### LAVORO RICHIESTO
(A) Traduci in inglese questa frase del brano sui beni comuni naturali: "Non è la destinazione dei beni comuni che li rende tali: le risorse essenziali alla sopravvivenza sono beni comuni “a prescindere”, anche se appropriate o “recintate” dal capitale."
(B) Elenca tutte le espressioni che il brano sui beni comuni naturali riporta tra virgolette.
(C) Riprendi il brano sui beni comuni naturali e proseguilo a partire dalla sua ultima frase.

I beni comuni naturali sono risorse fisiche essenziali alla sopravvivenza, e sono pertanto diritti universali, come sostengono i giuristi; ma non sono diritti universali, che diventano beni comuni se e quando le risorse naturali, cui i diritti si riferiscono sono gestiti “in condivisione”. Non è la destinazione dei beni comuni che li rende tali: le risorse essenziali alla sopravvivenza sono beni comuni “a prescindere”, anche se appropriate o “recintate” dal capitale. Né i beni comuni naturali diventano tali grazie alla conversione delle produzioni e alla riteritorializzazione dei mercati, che sono un tassello decisivo dell’alternativa, ma non trasformano in beni comuni i settori produttivi riconvertiti.

### DATI FORNITI
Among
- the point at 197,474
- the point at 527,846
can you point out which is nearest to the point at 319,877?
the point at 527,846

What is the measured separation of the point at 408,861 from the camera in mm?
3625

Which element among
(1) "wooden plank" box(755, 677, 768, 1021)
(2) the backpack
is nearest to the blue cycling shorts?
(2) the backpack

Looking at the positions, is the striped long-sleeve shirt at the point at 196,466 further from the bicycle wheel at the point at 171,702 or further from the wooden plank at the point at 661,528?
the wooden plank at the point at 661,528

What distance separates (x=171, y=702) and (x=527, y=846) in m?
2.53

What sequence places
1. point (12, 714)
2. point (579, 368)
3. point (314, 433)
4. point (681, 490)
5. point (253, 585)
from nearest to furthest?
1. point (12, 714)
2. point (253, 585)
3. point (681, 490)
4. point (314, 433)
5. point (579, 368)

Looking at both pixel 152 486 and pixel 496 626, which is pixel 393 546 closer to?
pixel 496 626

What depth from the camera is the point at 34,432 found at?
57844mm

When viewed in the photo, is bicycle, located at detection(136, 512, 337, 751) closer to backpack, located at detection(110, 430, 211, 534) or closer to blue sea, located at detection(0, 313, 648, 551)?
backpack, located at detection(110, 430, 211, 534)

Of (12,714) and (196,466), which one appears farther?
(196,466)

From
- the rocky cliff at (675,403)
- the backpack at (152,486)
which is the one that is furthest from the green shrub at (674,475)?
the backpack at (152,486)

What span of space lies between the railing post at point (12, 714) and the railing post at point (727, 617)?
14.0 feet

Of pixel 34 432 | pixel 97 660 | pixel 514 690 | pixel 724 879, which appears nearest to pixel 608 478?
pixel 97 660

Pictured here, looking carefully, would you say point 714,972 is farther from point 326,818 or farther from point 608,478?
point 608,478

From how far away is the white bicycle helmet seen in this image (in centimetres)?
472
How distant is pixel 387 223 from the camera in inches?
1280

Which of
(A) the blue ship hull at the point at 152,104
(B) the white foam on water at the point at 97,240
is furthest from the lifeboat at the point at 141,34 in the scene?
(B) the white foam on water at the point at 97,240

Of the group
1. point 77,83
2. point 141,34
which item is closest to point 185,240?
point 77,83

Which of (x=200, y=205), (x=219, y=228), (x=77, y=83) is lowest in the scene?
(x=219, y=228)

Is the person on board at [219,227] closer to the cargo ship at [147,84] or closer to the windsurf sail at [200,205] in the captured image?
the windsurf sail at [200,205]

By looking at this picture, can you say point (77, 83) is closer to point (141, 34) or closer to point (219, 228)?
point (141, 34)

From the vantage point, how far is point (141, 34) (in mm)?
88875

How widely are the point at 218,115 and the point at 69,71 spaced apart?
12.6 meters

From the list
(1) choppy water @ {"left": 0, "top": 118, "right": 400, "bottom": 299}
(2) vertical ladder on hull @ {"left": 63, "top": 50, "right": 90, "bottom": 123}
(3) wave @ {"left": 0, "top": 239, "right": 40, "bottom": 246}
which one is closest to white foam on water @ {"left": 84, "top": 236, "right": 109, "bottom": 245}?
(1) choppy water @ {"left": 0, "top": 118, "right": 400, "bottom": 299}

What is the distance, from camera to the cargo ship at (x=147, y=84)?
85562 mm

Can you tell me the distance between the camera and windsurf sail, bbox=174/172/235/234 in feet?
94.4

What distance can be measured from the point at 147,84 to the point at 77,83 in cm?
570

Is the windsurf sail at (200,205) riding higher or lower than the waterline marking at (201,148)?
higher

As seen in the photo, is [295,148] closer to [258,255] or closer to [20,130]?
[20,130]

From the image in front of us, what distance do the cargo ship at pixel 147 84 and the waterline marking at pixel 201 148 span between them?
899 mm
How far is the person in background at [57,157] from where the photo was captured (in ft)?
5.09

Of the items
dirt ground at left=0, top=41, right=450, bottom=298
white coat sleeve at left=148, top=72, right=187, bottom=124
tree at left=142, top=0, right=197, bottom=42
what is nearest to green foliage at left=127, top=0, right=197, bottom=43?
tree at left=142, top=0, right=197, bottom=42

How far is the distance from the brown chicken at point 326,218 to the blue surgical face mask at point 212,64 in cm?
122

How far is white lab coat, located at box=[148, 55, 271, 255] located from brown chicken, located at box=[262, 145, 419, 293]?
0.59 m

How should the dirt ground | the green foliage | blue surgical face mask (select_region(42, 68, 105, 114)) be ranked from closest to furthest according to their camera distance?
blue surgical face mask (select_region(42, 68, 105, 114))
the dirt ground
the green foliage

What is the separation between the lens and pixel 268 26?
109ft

### LE RISPOSTE
(A) It is not the purpose of the commons that makes them such: resources essential to survival are commons "regardless," even if appropriated or "fenced off" by capital.

(B)
“in condivisione”
“a prescindere”
“recintate”

(C)
I beni comuni non sono neanche “il” bene comune, che è invece l’ interesse generale di un paese, garantito dai governi. La letteratura sui beni comuni (scarsa in lingua italiana) e il dibattito corrente (spesso ridondante), dividono i beni comuni in quattro categorie: i beni comuni naturali, quelli culturali (il linguaggio, la conoscenza, il patrimonio artistico); quelli sociali (i servizi pubblici e le acquisizioni dello welfare); e quelli digitali (internet in tutte le sue articolazioni). Prendere a prestito una espressione simbolica come i beni comuni è utile, ma a condizione che non si faccia un calderone trattando allo stesso modo quel che è diverso, e deve essere analizzato nella sua specificità .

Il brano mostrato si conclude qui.